Basically he confirmed that our load balancer (which sits in front of the web server, and lives at .107) is doing 302 redirects. I don’t understand why this is, because I swear that pre-Cloudflare, my PHP script was handling SSL redirection. He doesn’t understand how my PHP script ever handled SSL redirection, because he swears he hasn’t recently changed any load balancer settings. The result of our debate is that he’s going to investigate why the load balancer is doing it and how to get it to stop moving forward.

However, that still doesn’t resolve the HSTS issue. When I go to http://www.daniweb.com, I am getting a 307 Internal Redirect due to HSTS. Is it not possible to have the security advantages of HSTS but also not do two redirects in a row?

I don’t know what you mean about my HSTS max-age being too low?

My Cloudflare settings say:

HTTP Strict Transport Security (HSTS)

Enforce web security policy for your website.

Status: On
Max-Age: 6 months (Recommended)
Include subdomains: On
Preload: On

Can you explain to me why six months isn’t ideal? Are you referring to my HTTP prefetch headers? Your explanation is a little over my head. I’m a web developer, but I don’t have much experience with anything that lives outside my little PHP/MySQL bubble.

You don’t really need to worry too much about HSTS, unless you planned to move back to HTTP. The preload issue is only because you specified half a year, whereas https://hstspreload.org requires a year.

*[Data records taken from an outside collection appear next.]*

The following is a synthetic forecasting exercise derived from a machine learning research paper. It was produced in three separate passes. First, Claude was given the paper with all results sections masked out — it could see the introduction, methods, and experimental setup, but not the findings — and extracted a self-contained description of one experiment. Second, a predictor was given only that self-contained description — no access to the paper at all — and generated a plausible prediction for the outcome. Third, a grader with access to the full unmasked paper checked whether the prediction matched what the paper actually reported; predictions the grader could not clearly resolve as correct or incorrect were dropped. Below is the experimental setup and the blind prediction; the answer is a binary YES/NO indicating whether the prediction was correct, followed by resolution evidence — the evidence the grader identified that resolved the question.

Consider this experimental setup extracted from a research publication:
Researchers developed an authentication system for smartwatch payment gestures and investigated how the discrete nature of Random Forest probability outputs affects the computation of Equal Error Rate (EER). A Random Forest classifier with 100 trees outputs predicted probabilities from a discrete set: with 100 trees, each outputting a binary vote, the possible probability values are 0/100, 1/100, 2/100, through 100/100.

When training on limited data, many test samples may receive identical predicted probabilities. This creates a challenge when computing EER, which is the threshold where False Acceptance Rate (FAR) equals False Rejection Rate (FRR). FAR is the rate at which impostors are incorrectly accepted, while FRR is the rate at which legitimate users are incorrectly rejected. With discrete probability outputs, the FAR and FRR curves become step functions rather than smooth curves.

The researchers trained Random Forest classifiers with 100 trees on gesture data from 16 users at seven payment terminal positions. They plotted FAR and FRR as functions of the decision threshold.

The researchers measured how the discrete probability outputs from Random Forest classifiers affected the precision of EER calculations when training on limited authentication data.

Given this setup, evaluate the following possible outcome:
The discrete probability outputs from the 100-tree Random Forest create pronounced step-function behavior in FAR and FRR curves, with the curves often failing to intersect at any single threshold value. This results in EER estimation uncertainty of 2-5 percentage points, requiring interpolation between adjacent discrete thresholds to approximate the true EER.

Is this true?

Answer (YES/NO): NO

The HSTS seems to be a Chrome peculiarity as that redirect does not show up in Firefox at all, but Firefox goes straight for HTTPS.

What I’d recommend is to have Cloudflare perform the HTTPS redirect and only have the redirect from the previous to the new URL structure on your side.

The preload issue is only because you specified half a year, whereas https://hstspreload.org requires a year.

I have no experience with HSTS other than clicking a little checkbox in Cloudflare. Cloudflare says 6 months is recommended, so I went with their default setting. I see what you mean about hstspreload.org. Since my setting is set to 6 months, and I just enabled it 2 weeks ago, then it seems highly unlikely that my domain is included in Chrome’s HSTS preload list. That being said, if 1 year is recommended for the full benefit of HSTS, then perhaps Cloudflare should make 1 year their recommended setting instead of 6 months?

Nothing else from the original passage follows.